▸ O QUE FAZER
(1) Reproduza, do trecho sobre a ficção brasileira contemporânea, a passagem que começa nas palavras "Beatriz Resende" e termina depois de "hoje no Brasil?", sem alterar nada.
(2) Resuma em duas frases o trecho sobre a ficção brasileira contemporânea.

▸ TRECHO DE ORIGEM
Beatriz
Resende, no livro “Contemporâneos: Expressões da literatura brasileira do
século XXI” (2008), confessa que há na tarefa de se escrever o presente algumas
inseguranças quase insuportáveis: “Uma espécie de sensação de nudez sob ventos
e olhares que podem vir de direções diversas”. Isso porque a complexidade do
tempo presente, bem como o temor de uma avaliação equivocada, faz parte da
atividade crítica interessada na produção contemporânea. A pesquisadora aponta
três evidências da potência gerada pela literatura contemporânea. A primeira é
a fertilidade dessa produção, que está ligada à quantidade de livros publicados
e consumidos. A segunda diz respeito à qualidade dos textos. Para ela, a prosa
que se apresenta vive um momento de grade qualidade. A terceira está ligada à
multiplicidade. Característica que se revela na linguagem, nos formatos. São
múltiplos tons e temas e, sobretudo, múltiplas convicções sobre o que é a
literatura. Talvez seja essa multiplicidade o fator responsável pela
insegurança em se abordar o fenômeno da ficção brasileira contemporânea.
Beatriz Resende
Falar
sobre a ficção brasileira do século XXI pressupõe, antes de tudo, uma reflexão acerca
do conceito de “contemporâneo”. O que é a literatura contemporânea? E mais
ainda, o que significa ser contemporâneo, hoje, na literatura? Seria a
literatura contemporânea o conjunto de obras produzidas no presente, ou apenas
aquelas compartilham as tendências literárias contemporâneas, ou seja, aquelas
que estão à altura do, por responderem de maneira eficiente às questões de
nosso tempo? Não seria a obra de Sousândrade ou de Oswald de Andrade mais
contemporânea do que grande parte da literatura produzida hoje no Brasil?
Quando começa a literatura contemporânea? Nota-se que estamos diante de um
problema do tempo, e da impossibilidade de reduzi-lo à história. Dessa maneira,
é impossível tratar da ficção brasileira produzida no século XXI, ou seja a
contemporânea, sem de início problematizarmos a questão do tempo.

▸ REGISTROS FORNECIDOS
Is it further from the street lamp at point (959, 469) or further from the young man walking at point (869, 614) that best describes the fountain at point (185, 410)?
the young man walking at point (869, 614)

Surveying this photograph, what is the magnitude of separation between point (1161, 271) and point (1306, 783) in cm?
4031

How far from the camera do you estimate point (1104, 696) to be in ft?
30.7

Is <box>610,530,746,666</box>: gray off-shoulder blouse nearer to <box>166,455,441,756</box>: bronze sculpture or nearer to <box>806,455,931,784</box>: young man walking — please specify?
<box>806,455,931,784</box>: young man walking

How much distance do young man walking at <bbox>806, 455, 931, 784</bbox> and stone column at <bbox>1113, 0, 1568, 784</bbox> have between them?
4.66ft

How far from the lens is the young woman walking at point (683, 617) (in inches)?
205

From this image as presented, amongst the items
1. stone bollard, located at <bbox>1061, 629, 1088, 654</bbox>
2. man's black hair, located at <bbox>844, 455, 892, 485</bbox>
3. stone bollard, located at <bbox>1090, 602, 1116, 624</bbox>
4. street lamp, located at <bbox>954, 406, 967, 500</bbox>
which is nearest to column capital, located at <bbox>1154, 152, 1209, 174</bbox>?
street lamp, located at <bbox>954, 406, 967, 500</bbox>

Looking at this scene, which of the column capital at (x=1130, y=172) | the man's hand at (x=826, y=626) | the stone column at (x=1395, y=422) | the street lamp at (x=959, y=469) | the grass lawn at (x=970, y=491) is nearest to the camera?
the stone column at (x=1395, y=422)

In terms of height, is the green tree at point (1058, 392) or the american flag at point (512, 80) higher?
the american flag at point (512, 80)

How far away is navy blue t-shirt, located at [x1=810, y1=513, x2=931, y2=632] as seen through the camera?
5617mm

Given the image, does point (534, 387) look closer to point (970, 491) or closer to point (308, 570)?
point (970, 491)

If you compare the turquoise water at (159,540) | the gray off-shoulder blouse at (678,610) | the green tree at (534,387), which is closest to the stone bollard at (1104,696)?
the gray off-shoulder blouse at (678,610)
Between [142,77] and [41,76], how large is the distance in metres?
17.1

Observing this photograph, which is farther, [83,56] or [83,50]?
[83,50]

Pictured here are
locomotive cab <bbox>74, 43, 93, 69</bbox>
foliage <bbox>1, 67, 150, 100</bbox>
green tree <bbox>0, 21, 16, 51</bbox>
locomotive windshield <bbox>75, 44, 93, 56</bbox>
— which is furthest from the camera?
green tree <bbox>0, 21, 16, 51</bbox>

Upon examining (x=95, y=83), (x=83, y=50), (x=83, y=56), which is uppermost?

▸ RESPOSTAS
(1)
Beatriz Resende
Falar
sobre a ficção brasileira do século XXI pressupõe, antes de tudo, uma reflexão acerca
do conceito de “contemporâneo”. O que é a literatura contemporânea? E mais
ainda, o que significa ser contemporâneo, hoje, na literatura? Seria a
literatura contemporânea o conjunto de obras produzidas no presente, ou apenas
aquelas compartilham as tendências literárias contemporâneas, ou seja, aquelas
que estão à altura do, por responderem de maneira eficiente às questões de
nosso tempo? Não seria a obra de Sousândrade ou de Oswald de Andrade mais
contemporânea do que grande parte da literatura produzida hoje no Brasil?

(2) Beatriz Resende admite que escrever sobre o presente traz inseguranças e aponta três evidências da potência da literatura contemporânea: a fertilidade da produção, a qualidade dos textos e a multiplicidade de linguagens, formatos, tons, temas e convicções sobre o que é a literatura. Tratar da ficção brasileira do século XXI exige antes uma reflexão sobre o conceito de "contemporâneo", pois se trata de um problema do tempo, que não pode ser reduzido à história.